One day Charles came to a school with a bandaid on his forehead I pointed to it and asked what happened and he put his hand on his forehead as if he were ashamed. He didn’t talk to me the rest of the day. When he finished a drawing instead of showing it to me, he put it on the bottom of the stack and started on another one.

Weather permitting, we ate our lunches in the playground. Charles usually sat on a bench with a sandwich, looking plaintively at the other kids talking and running around. He never climbed on the monkey bars or the swings or anything. One day a kid brought in a soccer ball, a rare sight in US elementary schools in the 50’s. He started kicking it around with his friend. Immediately Charles put his lunch down and ran over to where the two kids were playing. Without saying hello or anything, he intercepted the ball and started dribbling. The two boys tried to get the ball away from him, but they didn’t have a chance. Charles dribbled around them as if their feet were glued to the asphalt. They chased him for a while, but Charles was off like a rabbit, dribbling the soccer ball around the whole playground like a madman. We all stared at him as he whizzed by. What was this kid doing, and wow look at him go. The two boys went to the playground monitor and complained that that the new Hunkie kid took away their soccer ball and wouldn’t give it back. The monitor, the shop teacher, approached Charles and asked for the ball. Charles understood his hand gestures and gave it to him. Then the monitor gave the ball to the two boys who promptly turned their backs to Charles and ran away.

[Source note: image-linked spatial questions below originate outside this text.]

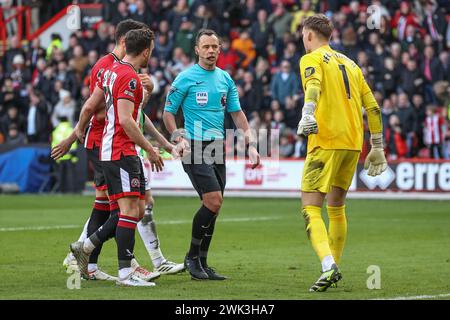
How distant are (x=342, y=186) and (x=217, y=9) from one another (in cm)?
2084

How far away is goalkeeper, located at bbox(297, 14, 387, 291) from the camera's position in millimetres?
9859

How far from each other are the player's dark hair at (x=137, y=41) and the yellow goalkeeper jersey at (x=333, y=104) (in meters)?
1.43

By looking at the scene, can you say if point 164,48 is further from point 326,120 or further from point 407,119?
point 326,120

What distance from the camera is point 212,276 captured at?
1091cm

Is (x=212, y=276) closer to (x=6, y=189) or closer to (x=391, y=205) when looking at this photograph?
(x=391, y=205)

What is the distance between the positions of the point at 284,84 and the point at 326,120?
17.6m

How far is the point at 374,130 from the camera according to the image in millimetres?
10266

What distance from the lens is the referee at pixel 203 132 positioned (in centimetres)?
1113

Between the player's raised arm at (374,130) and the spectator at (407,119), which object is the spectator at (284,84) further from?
the player's raised arm at (374,130)

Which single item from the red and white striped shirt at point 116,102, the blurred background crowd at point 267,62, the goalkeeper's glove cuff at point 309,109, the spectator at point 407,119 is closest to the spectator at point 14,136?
the blurred background crowd at point 267,62

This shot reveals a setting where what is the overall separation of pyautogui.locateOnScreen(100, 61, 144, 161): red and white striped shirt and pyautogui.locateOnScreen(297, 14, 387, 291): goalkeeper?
5.02 ft

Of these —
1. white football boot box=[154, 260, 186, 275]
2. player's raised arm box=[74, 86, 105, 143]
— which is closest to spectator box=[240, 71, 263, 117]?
white football boot box=[154, 260, 186, 275]

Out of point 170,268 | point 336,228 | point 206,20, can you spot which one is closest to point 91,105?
point 170,268
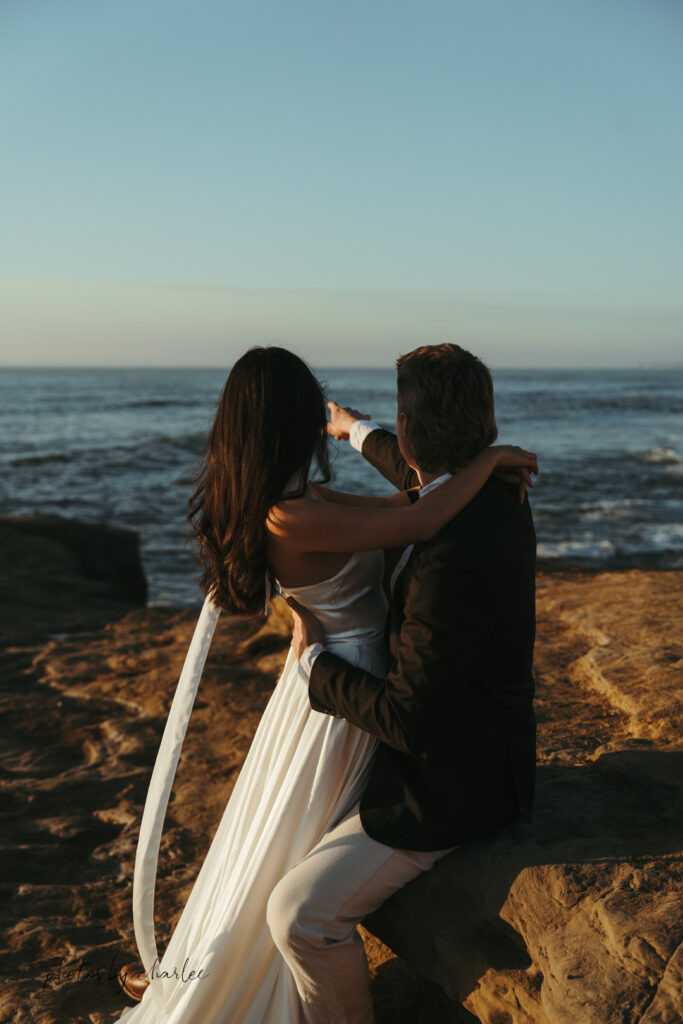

When Charles realized what happened, he let out a torrent of Hungarian, yelling about who knows what. He went back to the classroom, picked up his pile of space drawings and scattered them over the teacher’s chair and desk. Then he left.

We never saw him again.

I told my parents the story. Maybe the KGB has him, said my father. The CIA probably moved him to another school, said my mother.

I asked the teacher what happened to Charles. She said she didn’t know, but that he never really belonged here, and I should be careful around people like him.